INFORMATION SHOWN below:

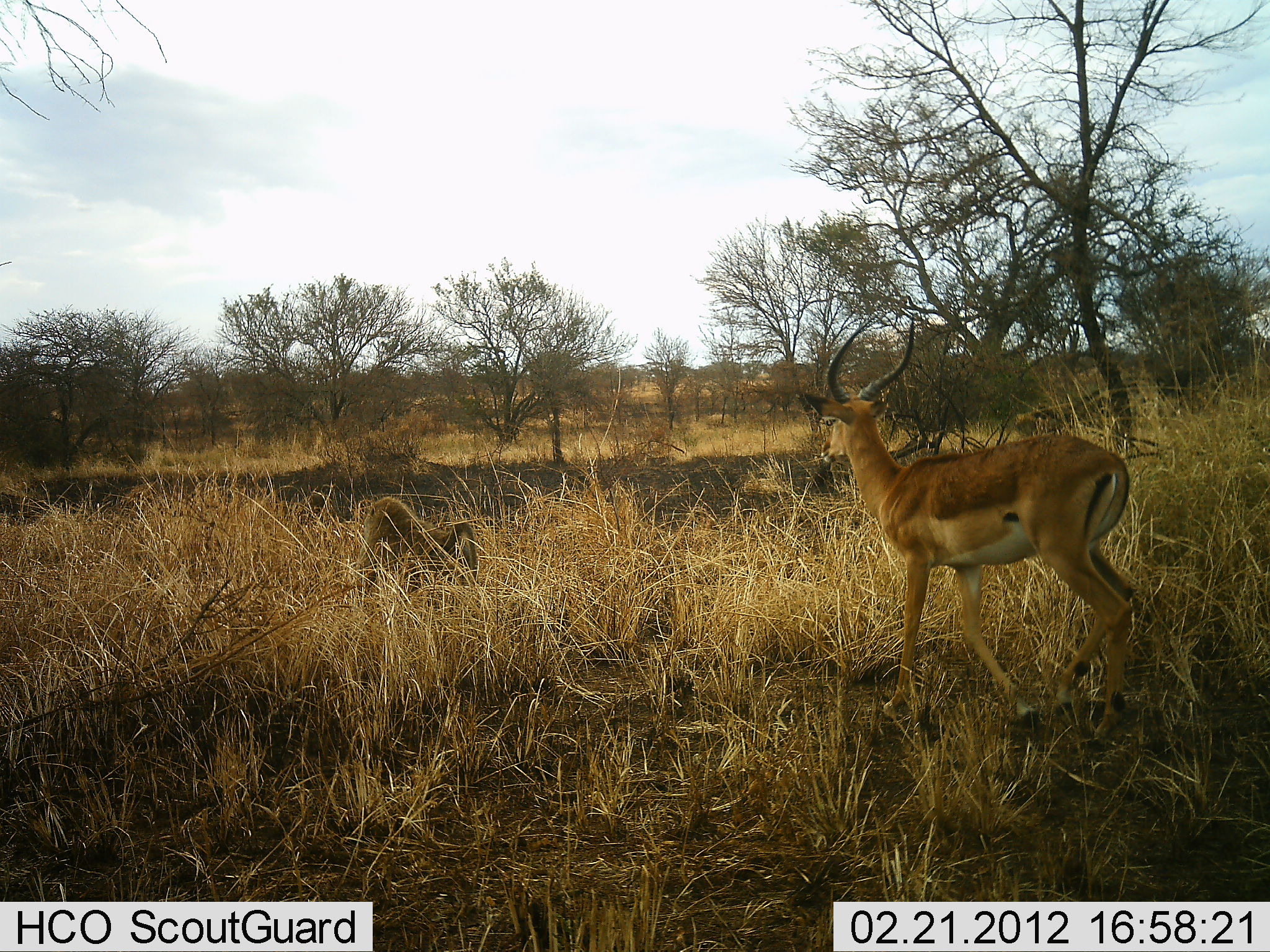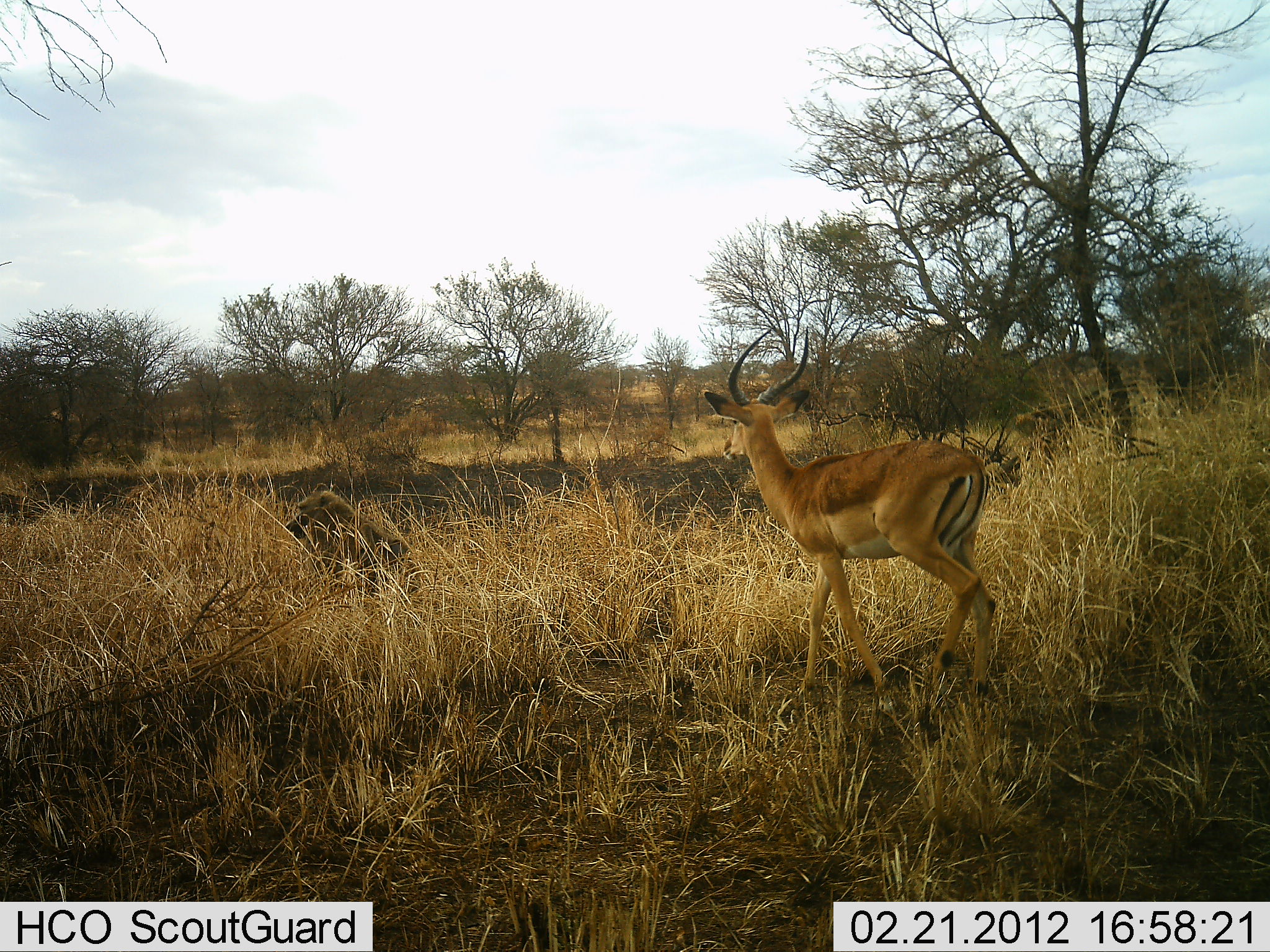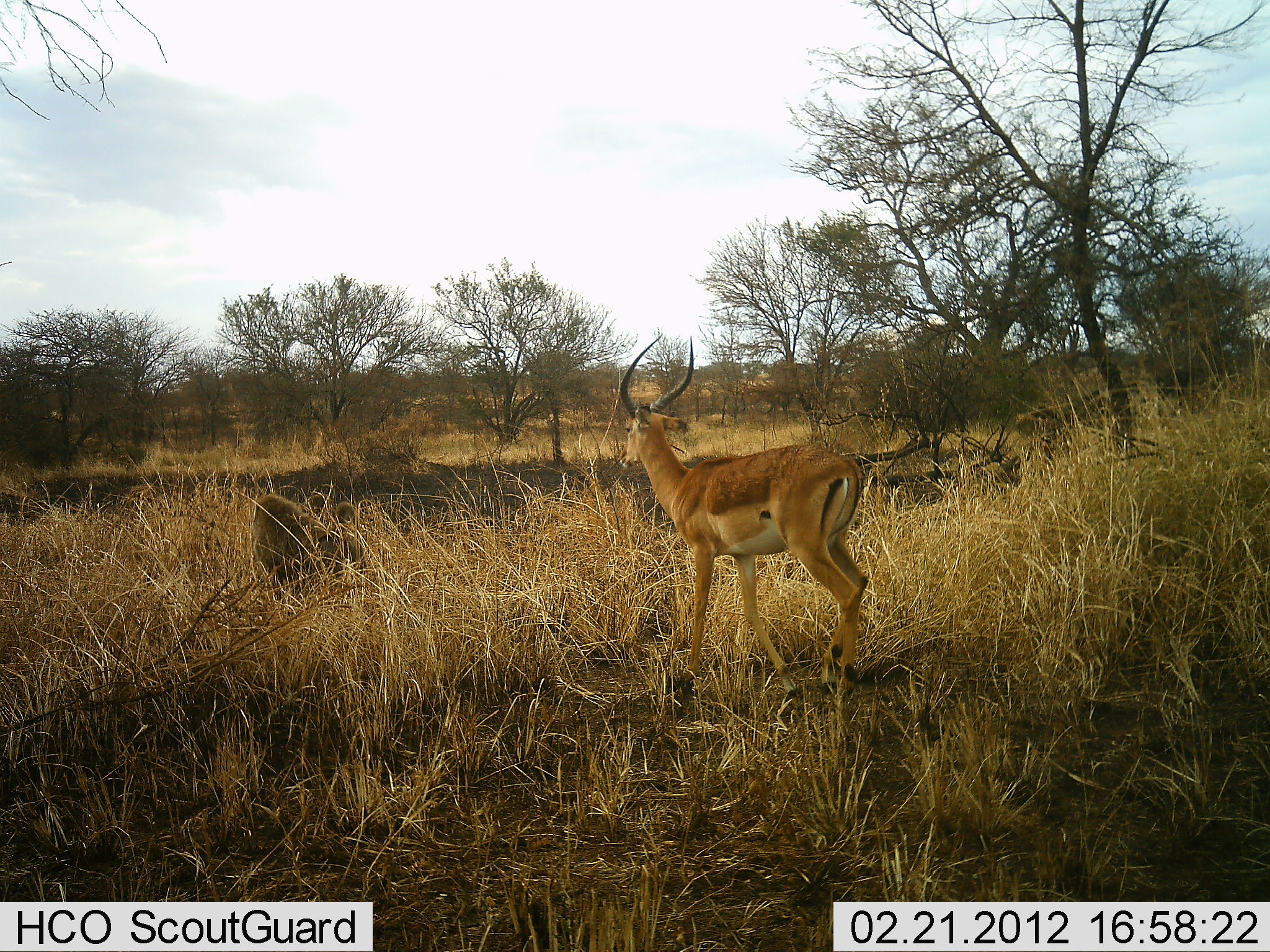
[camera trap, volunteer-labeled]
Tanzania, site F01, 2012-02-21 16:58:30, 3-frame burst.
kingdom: Animalia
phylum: Chordata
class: Mammalia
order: Primates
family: Cercopithecidae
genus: Papio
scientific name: Papio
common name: baboon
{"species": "baboon (Papio)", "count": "1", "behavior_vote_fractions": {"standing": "0%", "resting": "4%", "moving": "96%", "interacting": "4%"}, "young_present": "0%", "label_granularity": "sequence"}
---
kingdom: Animalia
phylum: Chordata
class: Mammalia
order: Artiodactyla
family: Bovidae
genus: Aepyceros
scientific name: Aepyceros melampus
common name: impala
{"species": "impala (Aepyceros melampus)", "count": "1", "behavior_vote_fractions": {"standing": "12%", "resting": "0%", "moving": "92%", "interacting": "8%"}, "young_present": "0%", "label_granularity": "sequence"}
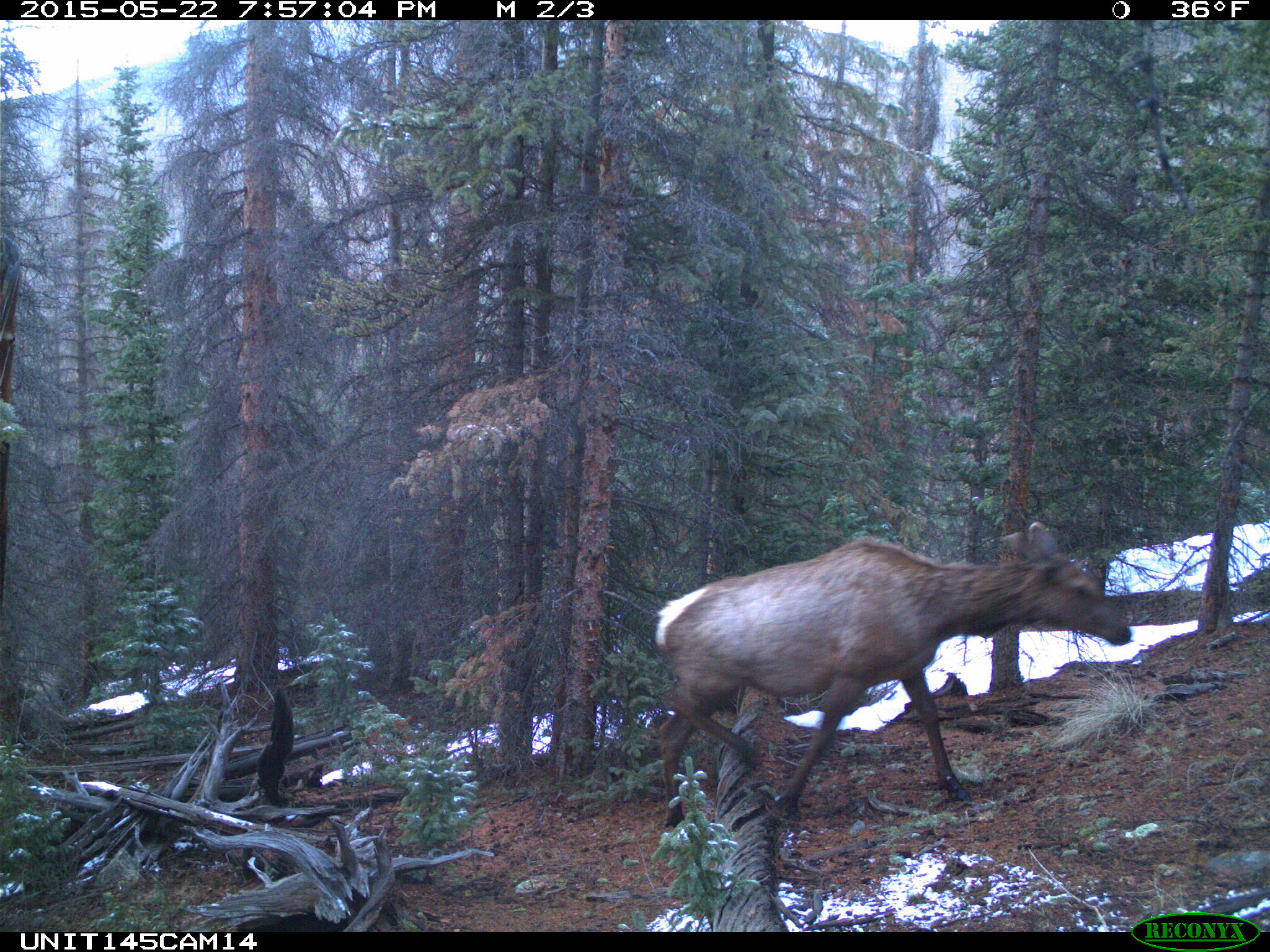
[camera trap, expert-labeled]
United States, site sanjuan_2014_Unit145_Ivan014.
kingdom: Animalia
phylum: Chordata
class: Mammalia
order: Artiodactyla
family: Cervidae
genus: Cervus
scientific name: Cervus elaphus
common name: red deer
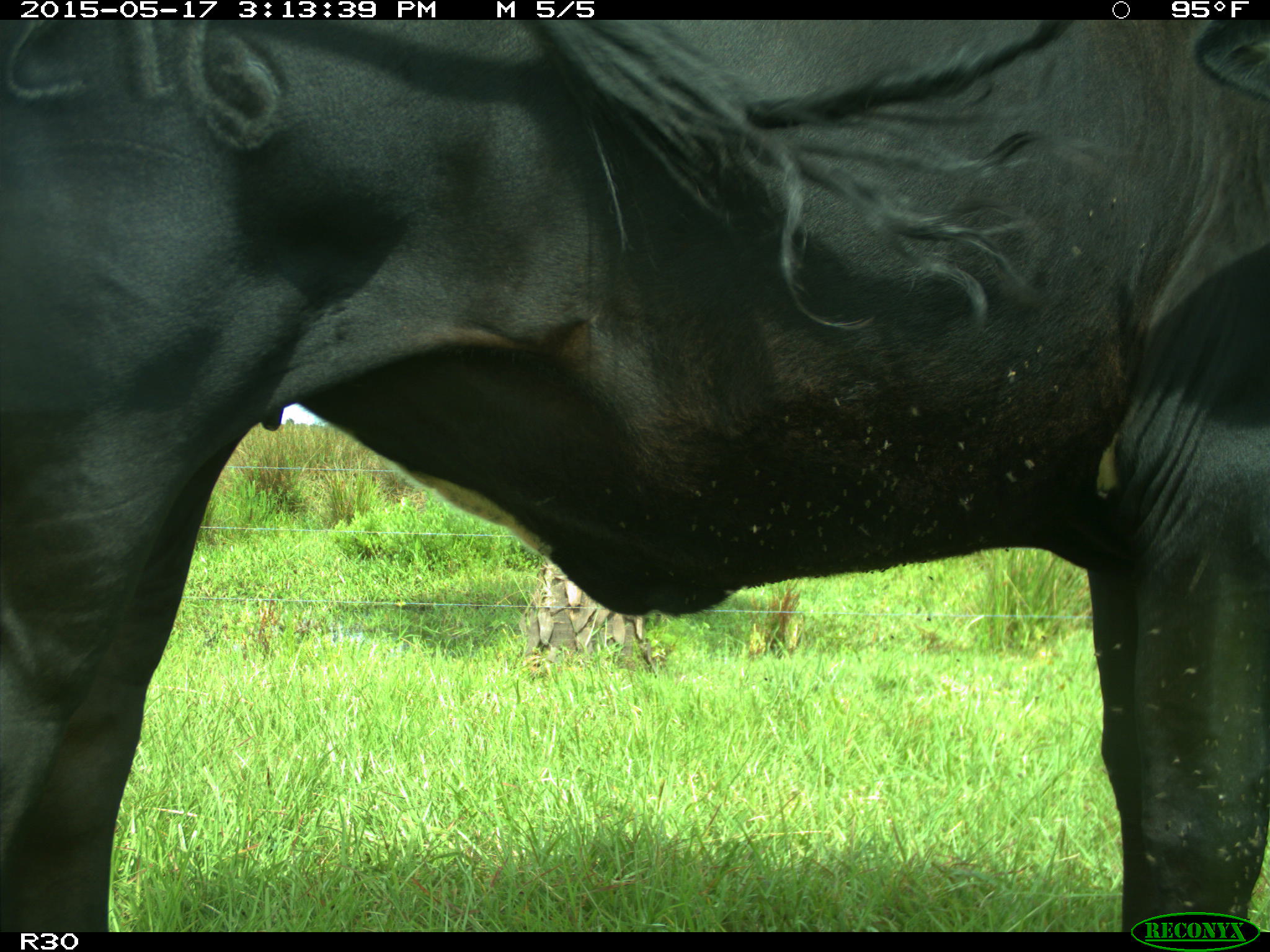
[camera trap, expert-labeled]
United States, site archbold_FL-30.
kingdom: Animalia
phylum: Chordata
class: Mammalia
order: Artiodactyla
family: Bovidae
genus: Bos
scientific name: Bos taurus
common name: domestic cow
Bos taurus (domestic cow).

End of INFORMATION SHOWN.

◆ WORK INSTRUCTIONS
Show all lines in the records above that hold "species".

◆ REPLY TO THE EXERCISE
{"species": "baboon (Papio)", "count": "1", "behavior_vote_fractions": {"standing": "0%", "resting": "4%", "moving": "96%", "interacting": "4%"}, "young_present": "0%", "label_granularity": "sequence"}
{"species": "impala (Aepyceros melampus)", "count": "1", "behavior_vote_fractions": {"standing": "12%", "resting": "0%", "moving": "92%", "interacting": "8%"}, "young_present": "0%", "label_granularity": "sequence"}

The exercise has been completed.